Breast cancer remains one of the most common types of cancers in women. Over 4700 women were diagnosed with and 710 died of breast cancer in Wisconsin in 2016. While current national guidelines address breast cancer screening and prevention, more work needs to be done to determine the right combination of risk factors that will allow clinicians to better target interventions.
With funding from a UW2020 grant and Garding Against Cancer, UW Carbone Cancer Center radiologist Elizabeth Burnside, MD, is leading a collaborative effort with cancer epidemiologist Amy Trentham-Dietz, PhD, oncologist James Shull, PhD, and computer scientists C. David Page, PhD and Irene Ong, PhD, to identify novel genetic markers to advance the precise targeting of breast cancer prevention and early detection of breast cancer. Using machine learning methods, this interdisciplinary research team hopes to better predict risk by leveraging information from multiple levels of “big data.”
“Solving important problems in precision medicine, like tailoring screening to individuals based on predictive data will require transdisciplinary teams with expertise in imaging, informatics, engineering, population health, and other diverse disciplines working collaboratively,” Burnside says.
Burnside and her colleagues recognize the importance of team science, a collaboration that brings together experts from different areas of breast cancer research who generally work independently.
“Current breast cancer screening recommendations use a women’s age to determine when a woman should receive her screening mammogram, but there are other factors to consider like genetics or other demographic factors that may play an important role,” says Jennifer Cox, MS, project manager and data scientist in Burnside’s group. “It’s possible we could provide better advice, but we just don’t have the knowledge yet.”

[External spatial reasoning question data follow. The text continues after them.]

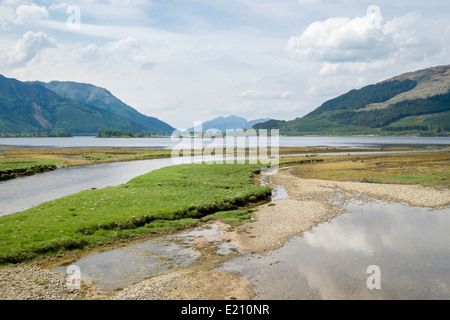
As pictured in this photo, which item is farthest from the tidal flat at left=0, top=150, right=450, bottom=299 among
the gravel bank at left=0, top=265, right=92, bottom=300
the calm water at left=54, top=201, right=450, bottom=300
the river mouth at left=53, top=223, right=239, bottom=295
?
the gravel bank at left=0, top=265, right=92, bottom=300

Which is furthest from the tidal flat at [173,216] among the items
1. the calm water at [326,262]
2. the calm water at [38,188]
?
the calm water at [38,188]

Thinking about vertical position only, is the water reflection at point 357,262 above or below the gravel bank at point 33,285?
below

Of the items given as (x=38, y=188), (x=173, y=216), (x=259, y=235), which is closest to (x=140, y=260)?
(x=173, y=216)

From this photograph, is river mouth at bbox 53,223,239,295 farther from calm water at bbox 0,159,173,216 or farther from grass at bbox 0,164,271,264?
calm water at bbox 0,159,173,216

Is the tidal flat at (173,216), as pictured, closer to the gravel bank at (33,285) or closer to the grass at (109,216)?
the grass at (109,216)

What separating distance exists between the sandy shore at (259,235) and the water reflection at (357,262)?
148cm

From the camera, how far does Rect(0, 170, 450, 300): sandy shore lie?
17.9 metres

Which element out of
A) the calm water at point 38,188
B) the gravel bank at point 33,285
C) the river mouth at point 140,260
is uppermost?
the calm water at point 38,188

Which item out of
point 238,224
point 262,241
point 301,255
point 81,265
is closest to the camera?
point 81,265

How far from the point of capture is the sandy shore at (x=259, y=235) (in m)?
Answer: 17.9

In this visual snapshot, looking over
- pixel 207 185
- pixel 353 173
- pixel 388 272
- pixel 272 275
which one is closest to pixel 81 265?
pixel 272 275

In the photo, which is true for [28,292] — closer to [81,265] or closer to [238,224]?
[81,265]
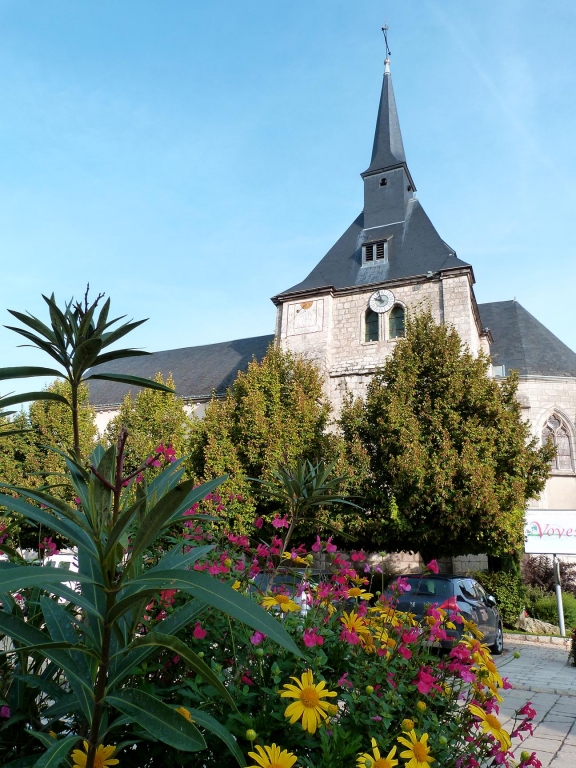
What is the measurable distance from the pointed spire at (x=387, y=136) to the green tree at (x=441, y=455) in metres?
11.7

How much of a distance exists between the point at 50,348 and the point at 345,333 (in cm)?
2130

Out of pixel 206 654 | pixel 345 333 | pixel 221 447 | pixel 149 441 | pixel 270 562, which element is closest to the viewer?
pixel 206 654

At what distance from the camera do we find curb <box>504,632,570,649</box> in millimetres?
13167

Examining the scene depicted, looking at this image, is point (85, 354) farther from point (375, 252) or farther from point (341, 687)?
point (375, 252)

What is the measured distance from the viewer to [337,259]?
25.5m

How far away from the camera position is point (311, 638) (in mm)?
2039

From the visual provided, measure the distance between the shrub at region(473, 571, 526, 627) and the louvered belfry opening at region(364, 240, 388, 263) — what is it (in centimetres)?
1318

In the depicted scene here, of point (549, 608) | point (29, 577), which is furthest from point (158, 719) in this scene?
point (549, 608)

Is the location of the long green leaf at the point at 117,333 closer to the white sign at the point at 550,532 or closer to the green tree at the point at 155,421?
the white sign at the point at 550,532

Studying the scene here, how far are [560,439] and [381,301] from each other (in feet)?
32.3

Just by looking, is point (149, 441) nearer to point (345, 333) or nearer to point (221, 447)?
point (221, 447)

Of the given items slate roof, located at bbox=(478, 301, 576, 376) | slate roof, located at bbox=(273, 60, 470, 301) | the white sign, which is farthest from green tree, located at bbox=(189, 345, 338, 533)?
slate roof, located at bbox=(478, 301, 576, 376)

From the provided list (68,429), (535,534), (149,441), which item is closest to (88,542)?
(535,534)

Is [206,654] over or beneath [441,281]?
→ beneath
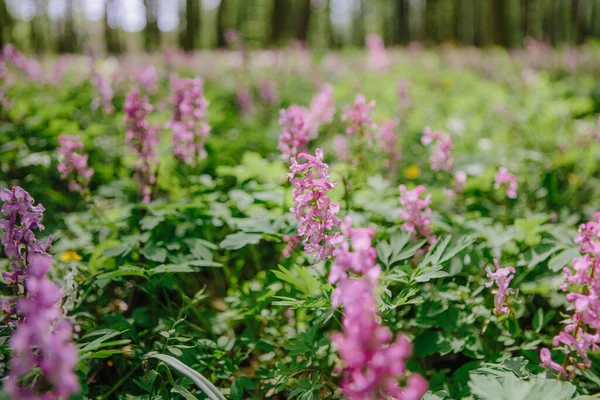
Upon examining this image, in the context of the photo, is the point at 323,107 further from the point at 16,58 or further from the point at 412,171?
the point at 16,58

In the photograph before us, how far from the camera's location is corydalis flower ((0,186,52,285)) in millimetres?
1630

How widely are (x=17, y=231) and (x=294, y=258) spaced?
1.40m

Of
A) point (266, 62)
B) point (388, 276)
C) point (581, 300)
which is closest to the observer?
point (581, 300)

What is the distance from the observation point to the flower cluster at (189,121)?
118 inches

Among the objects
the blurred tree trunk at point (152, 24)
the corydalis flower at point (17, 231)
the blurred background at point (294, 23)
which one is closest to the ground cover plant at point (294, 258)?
the corydalis flower at point (17, 231)

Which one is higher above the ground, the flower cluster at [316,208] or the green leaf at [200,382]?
the flower cluster at [316,208]

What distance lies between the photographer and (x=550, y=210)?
147 inches

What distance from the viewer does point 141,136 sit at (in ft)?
9.83

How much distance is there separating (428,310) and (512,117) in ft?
13.4

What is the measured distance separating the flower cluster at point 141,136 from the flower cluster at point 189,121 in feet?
0.61

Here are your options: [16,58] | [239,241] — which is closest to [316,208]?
[239,241]

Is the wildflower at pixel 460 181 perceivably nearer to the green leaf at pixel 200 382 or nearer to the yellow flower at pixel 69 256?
the green leaf at pixel 200 382

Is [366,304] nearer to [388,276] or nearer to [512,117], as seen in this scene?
[388,276]

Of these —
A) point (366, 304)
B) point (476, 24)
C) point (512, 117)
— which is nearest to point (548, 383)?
point (366, 304)
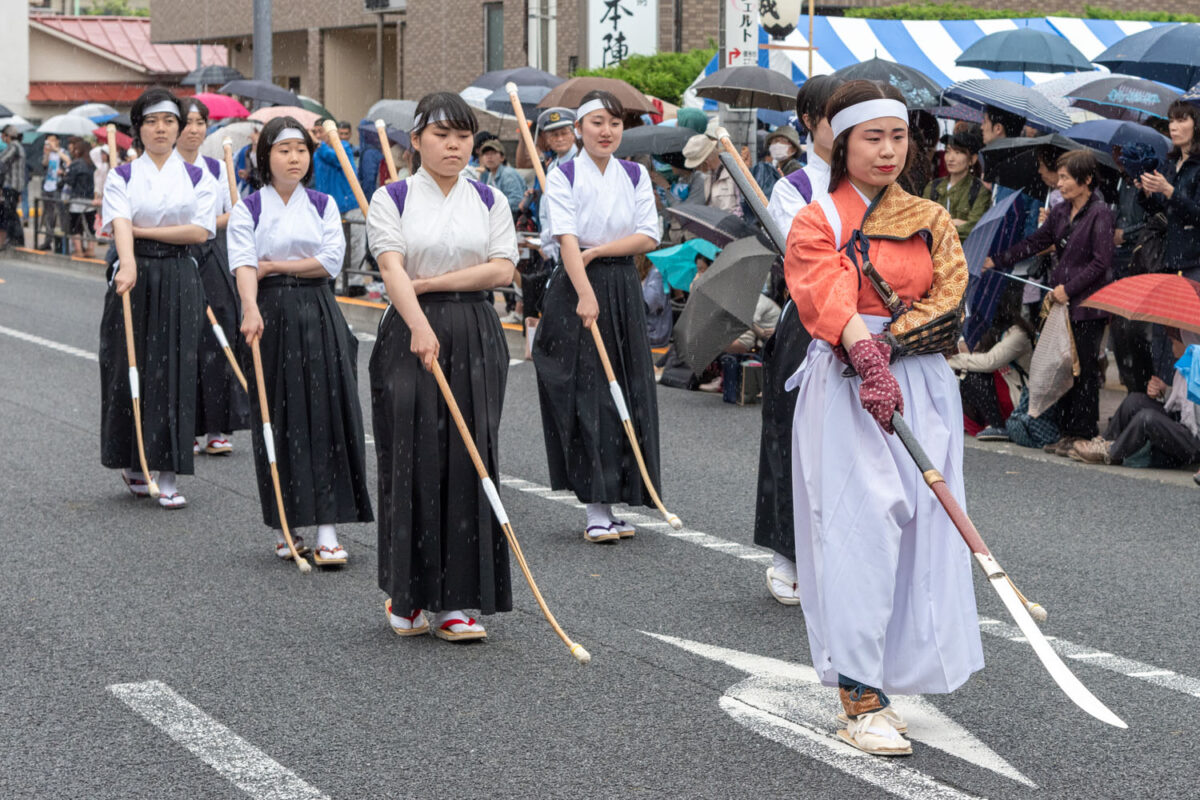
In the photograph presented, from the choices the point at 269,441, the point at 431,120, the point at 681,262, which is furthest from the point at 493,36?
the point at 431,120

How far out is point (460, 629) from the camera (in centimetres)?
612

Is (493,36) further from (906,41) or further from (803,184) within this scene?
(803,184)

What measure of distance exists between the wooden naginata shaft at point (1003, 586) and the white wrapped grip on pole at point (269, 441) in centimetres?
367

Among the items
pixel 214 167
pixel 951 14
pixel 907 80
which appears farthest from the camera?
pixel 951 14

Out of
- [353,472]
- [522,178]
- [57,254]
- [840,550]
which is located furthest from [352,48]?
[840,550]

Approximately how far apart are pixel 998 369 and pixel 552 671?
6110mm

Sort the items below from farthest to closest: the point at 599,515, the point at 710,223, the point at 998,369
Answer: the point at 998,369 < the point at 710,223 < the point at 599,515

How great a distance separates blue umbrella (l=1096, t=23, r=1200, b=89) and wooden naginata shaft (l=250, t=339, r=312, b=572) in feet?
32.8

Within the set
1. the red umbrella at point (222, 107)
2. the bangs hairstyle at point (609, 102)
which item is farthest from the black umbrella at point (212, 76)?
the bangs hairstyle at point (609, 102)

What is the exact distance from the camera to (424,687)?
5.53 meters

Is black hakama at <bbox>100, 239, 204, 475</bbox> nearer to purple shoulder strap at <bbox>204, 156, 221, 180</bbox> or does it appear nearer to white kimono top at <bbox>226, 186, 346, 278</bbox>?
purple shoulder strap at <bbox>204, 156, 221, 180</bbox>

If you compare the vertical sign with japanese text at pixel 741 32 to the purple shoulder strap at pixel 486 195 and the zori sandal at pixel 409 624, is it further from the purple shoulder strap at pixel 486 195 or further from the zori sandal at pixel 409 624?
the zori sandal at pixel 409 624

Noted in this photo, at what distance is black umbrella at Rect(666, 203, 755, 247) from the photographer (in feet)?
34.1

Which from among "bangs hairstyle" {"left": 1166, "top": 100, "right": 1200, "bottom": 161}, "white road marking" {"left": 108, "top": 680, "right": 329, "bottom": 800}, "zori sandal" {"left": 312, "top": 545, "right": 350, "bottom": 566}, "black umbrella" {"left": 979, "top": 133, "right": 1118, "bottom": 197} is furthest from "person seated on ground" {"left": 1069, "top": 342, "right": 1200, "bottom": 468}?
"white road marking" {"left": 108, "top": 680, "right": 329, "bottom": 800}
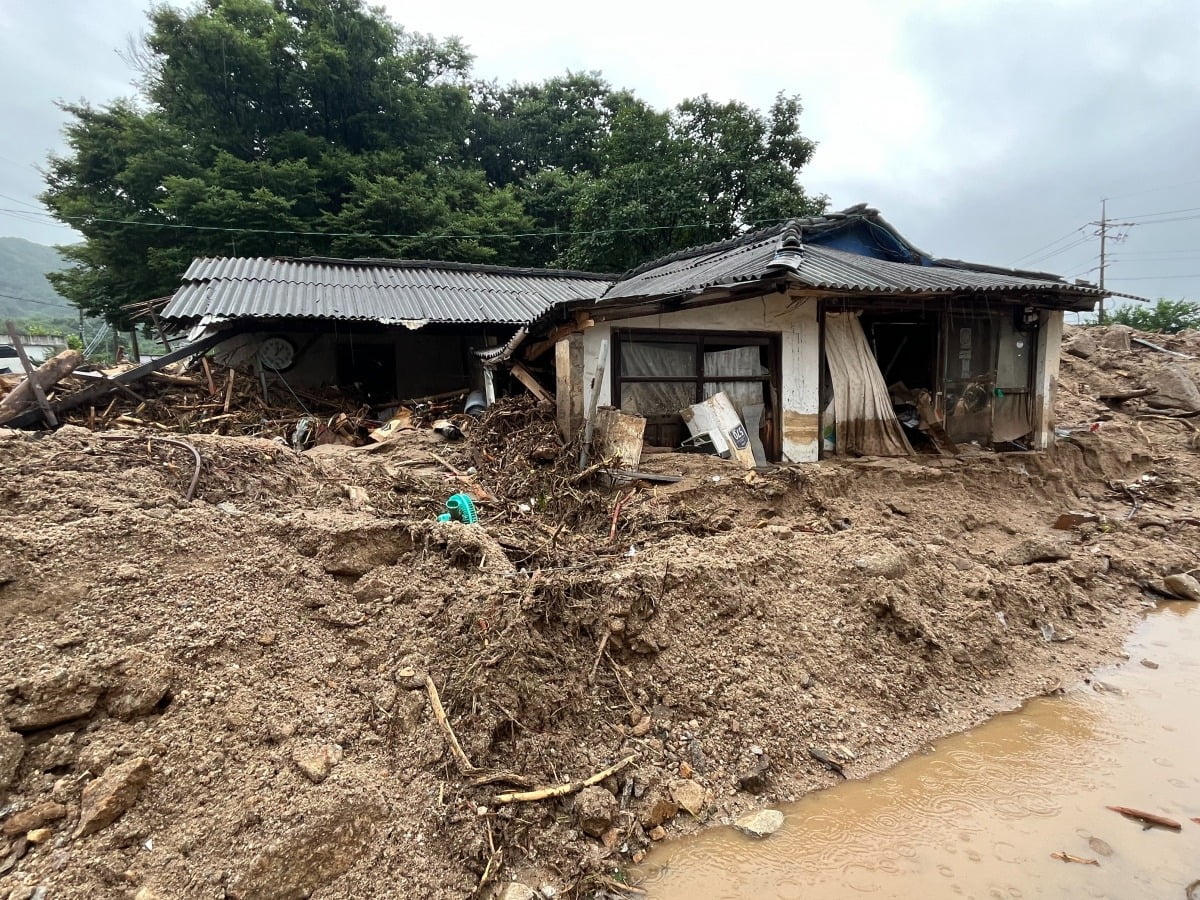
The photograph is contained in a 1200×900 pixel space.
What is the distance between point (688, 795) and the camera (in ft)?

Using data from the Wisconsin Women’s Health Study (WWHS), the researchers collected survey data and genetic data from about 7,000 women across the state from 1988 to 2007. With this recent funding, Burnside and her colleagues were able to process the genetic data through a collaboration with the Cancer Risk Estimates Related to Susceptibility (CARRIERS) consortium at the Mayo Clinic. The team also obtained mammography text reports from the UW Health electronic health records for about 500 of the WWHS participants. The team then needed to convert the reports from an “unstructured” text format and put it in a “structured” spreadsheet format. The researchers used a machine learning algorithm to comb through the text reports, pull out relevant key words that that are important breast cancer risk factors found on mammograms — like breast density — and put the information into a spreadsheet that could be easily analyzed.
The risk prediction models for this project are in the early stages of development. However, they have found some promising preliminary results using another dataset that shows the advantages to their research approach combining genetic information, electronic health records, and mammogram data.
For example, in a recent published conference proceeding, Burnside and her colleagues used machine learning methods to predict breast cancer risk in a patient cohort derived from the Marshfield Clinic Personalized Medicine Research Project. Their results show that combining information about genetic variants associated with breast cancer risk with mammogram data improved the performance of their predictive models for women between the ages of 29 and 59 years old but not for women over 60. Current guidelines for breast cancer screening vary by age, and this study suggests that genetic information could be used to improve upon breast cancer risk assessments for younger women. Additionally, in a separate published conference proceeding using the Marshfield Clinic data, the researchers found that the combination of demographic risk factors, genetic data, and mammogram data improves breast cancer risk prediction.
“We are doing the best we can to improve breast cancer screening and prevention using common risk factors,” Jennifer Cox says, “but we may do better if we can study the problem in more complex ways, like combining known risk factors with genetics, to personalize our approach for each individual woman.”